Yesterday I did my last presentation in Modern Drama, which—besides teaching and the French exam—is my last hurdle before the end of April.  (The presentation, by the way, was on Sophie Treadwell’s Machinal, an amazing play that the Western literary canon “forgot” for about 50 years and has recently rediscovered—a great play.)

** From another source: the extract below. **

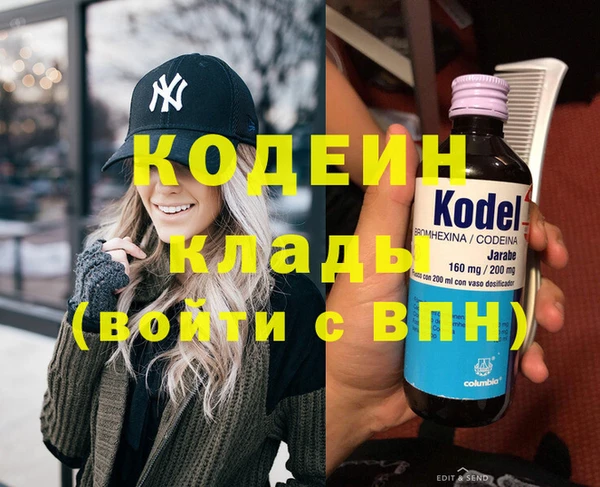 MDMA Алзамай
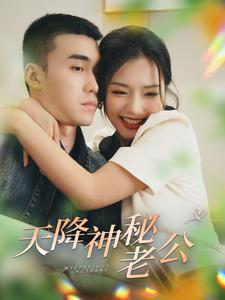 【天降神秘老公】93集全集短剧在线免费播放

This means that today I drove out to Off Broadway and got a pair of shoes, and thence to McKay’s, where I got four books, one of which is a children’s book called A Hole is to Dig (A First Book of First Definitions), illustrated by Maurice Sendak, which has wonderful sentences in it like, “Mashed potatoes are to give everybody enough” and “A face is so you can make faces.  A face is something to have on the front of your head.”  I basically love it.  (“Grass is to have on the ground with dirt under it and clover in it.”) (“A hole is when you step in it you go down.”)  (“Cats are so you can have kittens.”)  And now, after the best-ever grilled cheese, wearing new shoes, freezing in the kitchen while the heater is heating up, I have put on Ravi Shenkar while I grade quizzes and daydream.

It’s been a confusing time, these past two months, having the huge joys of passing my oral and getting another poem published, having my committee tell me that if I don’t get my thesis published it will be my fault—and then having these large anxieties and griefs about health, deaths.  Last night we slept so well, but the two nights previous we didn’t.  I’m not sure what a panic attack is, but maybe Marshall’s been having them.  Either that, or some other thing.  We’re having to be conscious and intentional about finding ways to relieve stress…and I begin to wonder if this isn’t part of adulthood in general?  I don’t suppose you stop experiencing change, or suffering, but you certainly can’t live well (thrive, etc.) with a lot of anxiety.  The Sermon on the Mount—if it’s possible—continues to mean more and more, to us.  Why should we worry about tomorrow, when tomorrow is already worrying about its own things?

I’m appreciating yoga more and more, too, with its grateful observance of the present moment.

When I graduate, I want to get a puppy.